657 Devrimcileri

Bazı başlıklar vardır yazıp yazmamak konusunda med cezir yaşarsınız. Çünkü bazen ucuza kaçmanız gerekir ama siz rahat durmaz eleştirirsiniz ve hemen karşıt görüşün hücum alanında takviye destekten yoksun çırıl çıplak kalırsınız. Nuriye Gülmen ile Semih Özakça’nın ihraç edildikten sonra açlık grevine başlamaları da işte bu tür bir başlıktır.

Açık konuşalım kıvırmanın alemi yok, açlık grevi kamu vicdanını hedef alan eylemdir. Ayrıca “faşist” olduğunu iddia ettiğiniz ve halkı ezen bir kimlik addettiğiniz bir devletin memuriyetinden kurtulduğunuz için ne diye açlık grevine giriyorsunuz ki? Devrim/ci tarihinde kim var ki hem memurluk yapıp hem de mücadele etmiş devlete karşı. Memuriyet kazanımları ve/veya milletvekili özlük hakları alırken iyi ama sokakta faşist/katil TC mavraları gırla devam. Bende gecemi gündüzüme katarak üç satır yazıp beş kuruş telif kazanacağım diye çırpınacağım sonra neredeyse her gün bir şehirde program çekmek için yollarda ömür tüketeceğim ve devlet çok kazandın diyerek gelir vergisi dilimimi %35’e YÜKSELtecek sonra ben YÜKSEL’de eylem yapıp benim alın terimden biriktirdiklerimi vergi olarak ödediğim devlete, bir kuruşluk faydası olmayan eylemcilerin maaşını hem de devlete söverek almalarını izleyeceğim öyle mi! Komik misiniz siz yoksa komik olmak için mi uğraşıyorsunuz! Yıllarca maaş alıp her hangi bir akademik çalışma üretemeyen sorduğunuz da devlet politikası böyle üretimimiz engelleniyor diye savunma geliştiren bu zevattan gına geldi.

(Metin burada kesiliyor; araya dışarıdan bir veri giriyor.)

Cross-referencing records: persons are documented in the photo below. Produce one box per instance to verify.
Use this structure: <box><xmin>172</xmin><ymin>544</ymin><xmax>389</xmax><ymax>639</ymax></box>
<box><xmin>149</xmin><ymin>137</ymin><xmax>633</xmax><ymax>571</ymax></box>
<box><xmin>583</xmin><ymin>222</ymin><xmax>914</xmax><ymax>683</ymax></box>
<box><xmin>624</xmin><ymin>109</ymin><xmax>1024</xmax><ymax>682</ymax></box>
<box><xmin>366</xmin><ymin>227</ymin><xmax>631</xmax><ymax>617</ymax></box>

Peki kamu otoritesi açısından baktığınız da haklı veya haksız olarak bu tür eylemlere girişecek başkalarının (örneğin Fetö veya Daeş militanları) isteği karşılandığında nasıl bir kaosun doğacağını düşünebiliyor musunuz?

İş bu sebepten ötürür gerekirse zorla gıda desteğine tabii tutulmalıdırlar. Artık sırf Erdoğan’a karşılar diye olumsuz örnekleri kutsamaktan vazgeçin. Ayrıca mahkemede “Üç avukat az bu bir dayatma” ne demek! Benim sadece bir tane var (Avukat Arif Doğu, sırf mücadeleme destek olmak için avukatım olmanın ötesinde bir abi gibi inandığım davada yürüdüğüm yolda hep yanımda olup destek veriyor). Davalık olduğum pek çok kurum/kuruluş yöneticisi var. Kimi doğrudan ceza istiyor kimisi benim bile ağzıma alırken tüylerimi ürperten paraları ama hiç vazgeçmedim. Zihni (Çakır) Abinin ısrarına rağmen Avaztürk ayakta kalsın bize yeter diyerek para pul da almıyorum ama hiçbir yer ve zamanda bunu da dile getirmemiştim ilk kez burada açıklıyorum. Sonuçta bir mücadele veriyorsanız bunun bedelini ödersiniz! Yani bir kuruş kazanmadan bir de üstüne yıllar içinde biriktirdiğim teliflerimden bir sürü masraf ederek kendimce bir mücadele yürütüyorum. Sadece bu kadar mı, elbette hayır. Neyse diyorum! 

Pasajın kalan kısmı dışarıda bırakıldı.